Bunu daha çok çalıştığımız tedarikçi firmalarla cam, kontakt lens konularında eğitim ve bilgi güncelleme toplantılarıyla yapıyoruz. Bunun yanı sıra, kendi içimizde de yönetim departmanımız tarafından oluşturulan satış eğitimi programımızı periyodik olarak uyguluyoruz.

Ülkemizde gözlük kullanımı oranları ve bilinci hakkında neler düşünüyorsunuz? Gözlük kullanımının artırılması için neler yapılabilir ve kimlere görev düşüyor?
Ülkemizde özellikle 18 yaş altı gözlük kullanım oranı uzun yıllardır gelişmiş ülkelerin çok gerisinde. Bunun nedeni bence gözlük bilincinden önce toplumumuzun sağlık bilinciyle ilgili. Gelişme döneminde bir şikayeti olmadığı için ailesi tarafından göz muayenesine götürülmemiş, herhangi bir sağlık taramasından geçmemiş birinin yetişkin olduğunda   yüksek bir diyoptriyle gözlük kullanmaya başladığına neredeyse bütün meslektaşlarım rastlamıştır.

İlgili kurumların mevcut öğrencilerde, özellikle ilkokullarda yapacağı geniş tabanlı görme taramalarının, görme gereçlerine ihtiyacı olan çok sayıda çocuğu tespit edebileceğini düşünüyorum. Ayrıca ilkokula yeni başlayacak çocuklarımız için göz muayenesi kuralı getirilmesi görme sorunu yaşayan evlatlarımızın okul hayatındaki başarılarını da olumlu anlamda etkileyecek belki de hayatlarını değiştirecektir. Bu uygulamalar gözlük kullanım oranlarını doğrudan etkileyecektir. Sağlık Bakanlığı’mızın alacağı aksiyonlar kadar tabii ki ailelere de bu konuda görev düşüyor. Çocuklar görme kusurlarını fark etmeyebileceği için göz kontrolünün mutlaka aileler tarafından da yaptırılması gerekiyor.
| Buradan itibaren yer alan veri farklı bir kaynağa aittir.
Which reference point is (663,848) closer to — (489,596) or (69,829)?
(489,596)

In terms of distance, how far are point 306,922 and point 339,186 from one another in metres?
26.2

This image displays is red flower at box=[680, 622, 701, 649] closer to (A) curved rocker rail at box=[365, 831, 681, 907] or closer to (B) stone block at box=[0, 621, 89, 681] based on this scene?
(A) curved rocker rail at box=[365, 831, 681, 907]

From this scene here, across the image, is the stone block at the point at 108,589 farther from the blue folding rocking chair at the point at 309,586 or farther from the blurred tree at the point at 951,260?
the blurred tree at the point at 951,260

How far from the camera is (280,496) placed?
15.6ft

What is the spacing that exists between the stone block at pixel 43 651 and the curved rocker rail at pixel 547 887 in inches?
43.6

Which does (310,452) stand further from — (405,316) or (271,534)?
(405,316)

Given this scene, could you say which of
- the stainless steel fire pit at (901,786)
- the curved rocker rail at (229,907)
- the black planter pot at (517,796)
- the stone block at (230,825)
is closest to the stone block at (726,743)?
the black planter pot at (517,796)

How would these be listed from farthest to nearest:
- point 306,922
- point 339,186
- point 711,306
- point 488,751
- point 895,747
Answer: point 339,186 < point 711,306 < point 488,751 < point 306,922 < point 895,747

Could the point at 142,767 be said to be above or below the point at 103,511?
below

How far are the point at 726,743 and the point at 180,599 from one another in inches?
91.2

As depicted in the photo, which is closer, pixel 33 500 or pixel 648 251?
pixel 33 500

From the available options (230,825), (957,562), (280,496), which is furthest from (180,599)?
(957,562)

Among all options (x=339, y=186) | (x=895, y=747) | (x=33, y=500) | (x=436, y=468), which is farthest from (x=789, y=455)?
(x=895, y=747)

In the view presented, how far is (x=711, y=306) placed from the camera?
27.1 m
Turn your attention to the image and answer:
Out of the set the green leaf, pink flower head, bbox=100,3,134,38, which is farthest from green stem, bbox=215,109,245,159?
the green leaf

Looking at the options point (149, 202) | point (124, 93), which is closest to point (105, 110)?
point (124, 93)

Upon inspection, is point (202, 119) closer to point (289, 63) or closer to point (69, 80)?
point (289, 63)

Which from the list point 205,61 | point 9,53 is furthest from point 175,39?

Yurtdışında yapılan uluslararası optik fuarlarını ve sektörel gelişmeleri takip ediyor musunuz?
Evet, fırsat buldukça katılıp sektörel gelişmelerle en yeni teknolojileri ve trendi takip etmeye çalışıyorum. Paris ve Milano’daki fuarlarda birkaç kez bulundum.

18-21 Aralık 2021 tarihleri arasında gerçekleşen Silmo İstanbul Optik Fuarı hakkındaki görüş ve değerlendirmeleriniz nelerdir?
Özellikle bu yıl yapılan Silmo İstanbul yurtdışındaki örneklerini aratmayan, tedarikçi ve perakendeciyi bir araya getirerek ülke içindeki meslektaşlarımızla sektöre dair görüş alışverişi yapmamızı sağlayan önemli bir organizasyondu. Biz de Gözbir çatısı altında hem katılımcı hem ziyaretçi olarak fuarda bulunma şansı yakaladık. Büyük bir sektör olduğumuz ve bu tür iletişim imkanlarını az yakalayabildiğimiz için değerli bir fuar olduğunu söyleyebilirim.

Dergimiz ‘4 your eyes’ ile ilgili neler söylemek istersiniz?
4 your eyes uzun yıllardır Türkiye’de gözlükçülüğü ve farklı illerdeki meslektaşlarımızın görüşlerini takip ettiğimiz değerli bir yayın kuruluşu. Birçok meslektaşımızda olduğu gibi bizim de mağazalarımızda bulunmasından memnuniyet duyuyoruz. İyi ki varsınız.